他の女ならともかく身内怒らせるとほんっとになんとも言えない気持ちになるからここは冷静に回避しておきたい。
「……ん?」
地雷を回避したと喜んでいるとアレクサンドラに袖を引っ張られ振り向くと。
「あ~はん」
「……」
セクシーポーズをとっていた。
あのさ……。声と台詞はともかくガチのモデルみたいなちゃんとしたポーズを取るんじゃないよ。よりうざいから。
「チラッ? チララ? ばきゅん♪」
ウィンクで感想催促すな。……似合ってるけど。
俺が結嶺を誉めたのは怒らせたくないだけでそもそも俺は誉めるほうが希な男だぞ。変な期待してんじゃねぇ。

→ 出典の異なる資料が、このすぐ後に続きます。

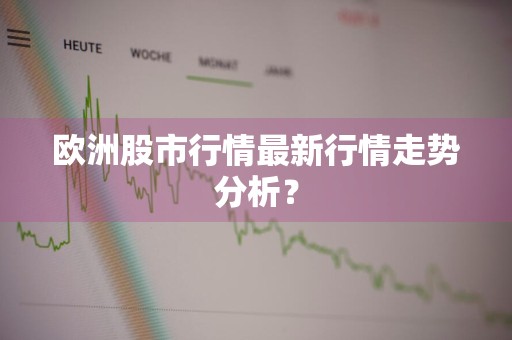 欧洲股市行情最新行情走势分析？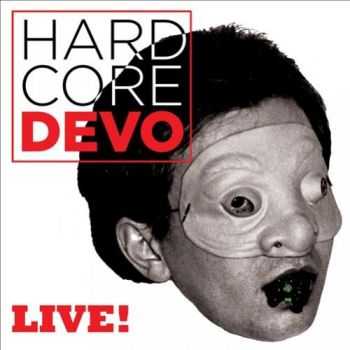 Devo  Hardcore Live! (2015)
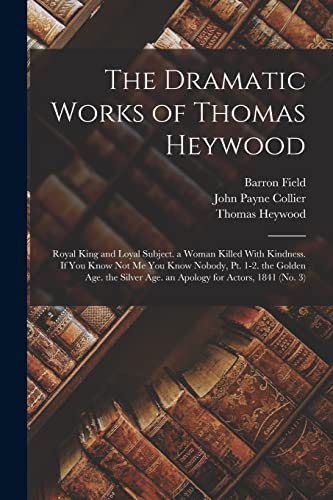 Stock image for The Dramatic Works of Thomas Heywood for sale by PBShop.store US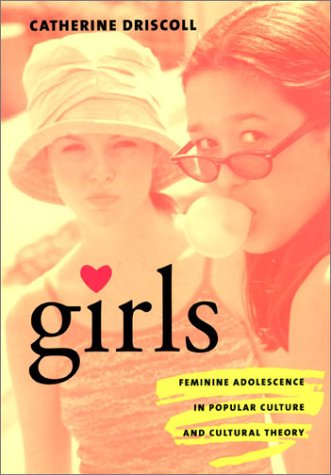 Girls Feminine Adolescence In Popular Culture And Cultural Theory Catherine Driscoll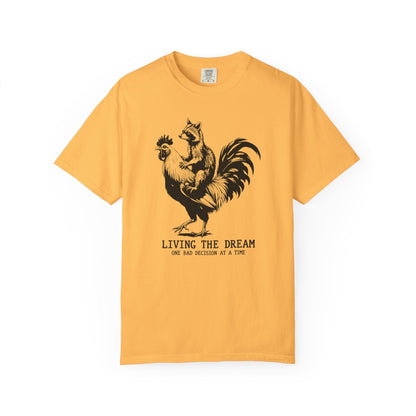 Living the Dream Tee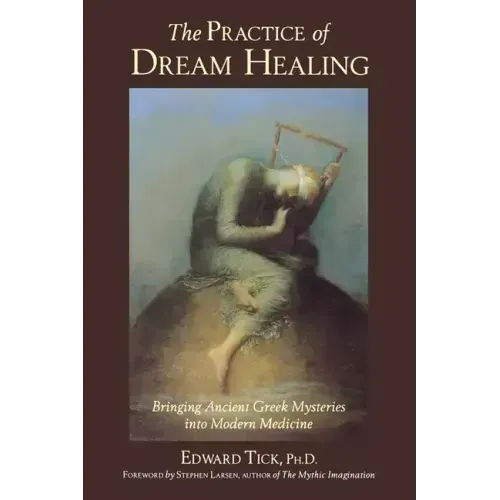 The Practice of Dream Healing: Bringing Ancient Greek Mysteries Into Modern Medicine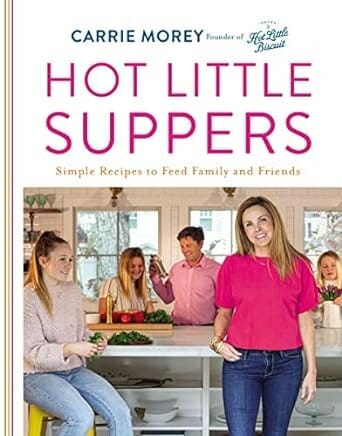 Hot Little Suppers Cookbook by Carrie Morey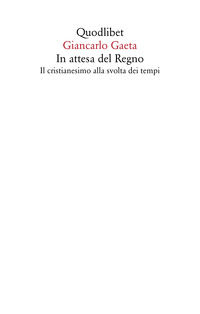 9788822908308 - In attesa del Regno. Il cristianesimo alla svolta dei tempi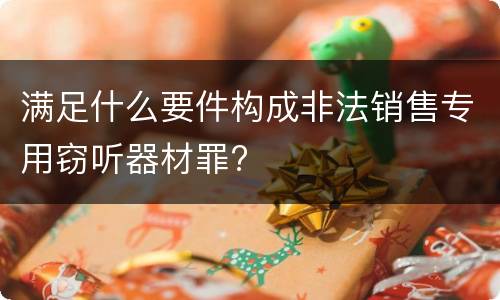 满足什么要件构成非法销售专用窃听器材罪?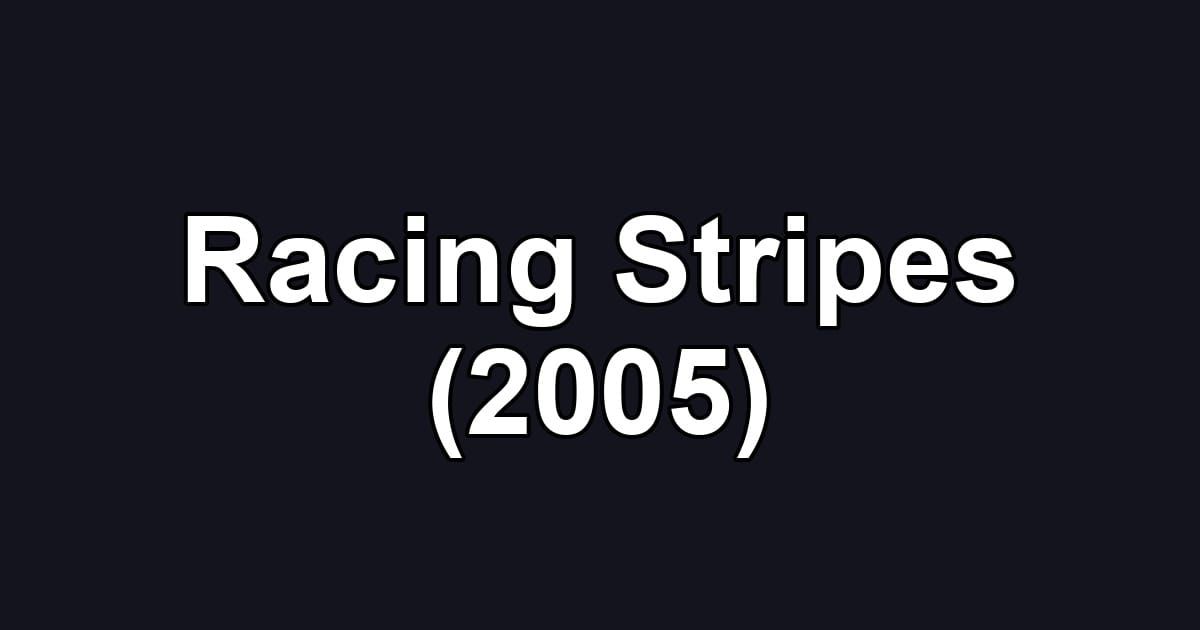 Racing Stripes (2005)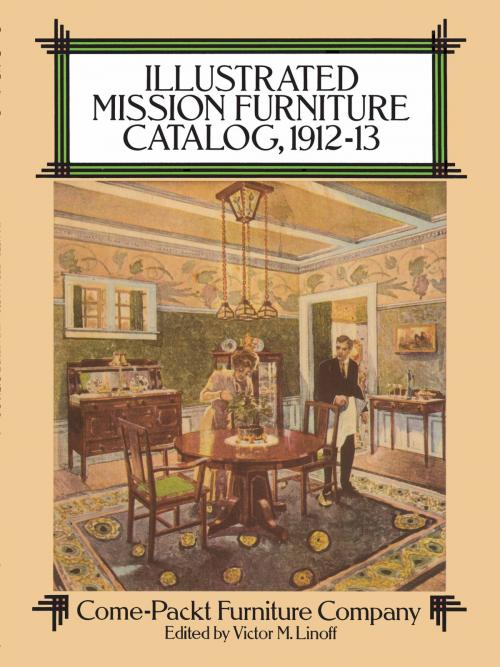 Cover of the book Illustrated Mission Furniture Catalog, 1912-13 by Come-Packt Furniture Co., Dover Publications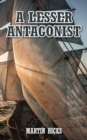 A Lesser Antagonist - Book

「ともかくあれだ。結嶺。せっかくだから一緒に回るか。……色々話したいこともあるし」
「あ、はい。喜んで」
「まずなんでまた連絡もなしに学園に来たかをだな」
「……すみません」
「謝れつってんじゃねぇんだよ」
ま、理由は大体わかってるけどな。それが俺の話したいことに関わってることも。
「え、あれ? お、おーい!? 無視はダメだよ!? ジェントルマーン!?」
無視して行こうとしたら後ろから叫びながら追いかけてきた。
チッ。そこで呆然と立ち尽くすかすねてれば良かったのに。
「……
「憐名のヤツが良い男見つけたって言うから来てみたけど。結構人多いわ~。見つけるの手間過ぎ。めんどくさくなってきたぁ~……。ナンパ待ちに切り替えよっかな?」
「……お、おえ。……ひ、人が多い。やっぱり来るんじゃなかったっ。興味だけで衝動的に動くんじゃなかったっ! 私のバカ野郎!」
才達がトラブルの臭いを漂わせている間、他でも運命の歯車がまた一つ――いや三つほど加わろうとしていた。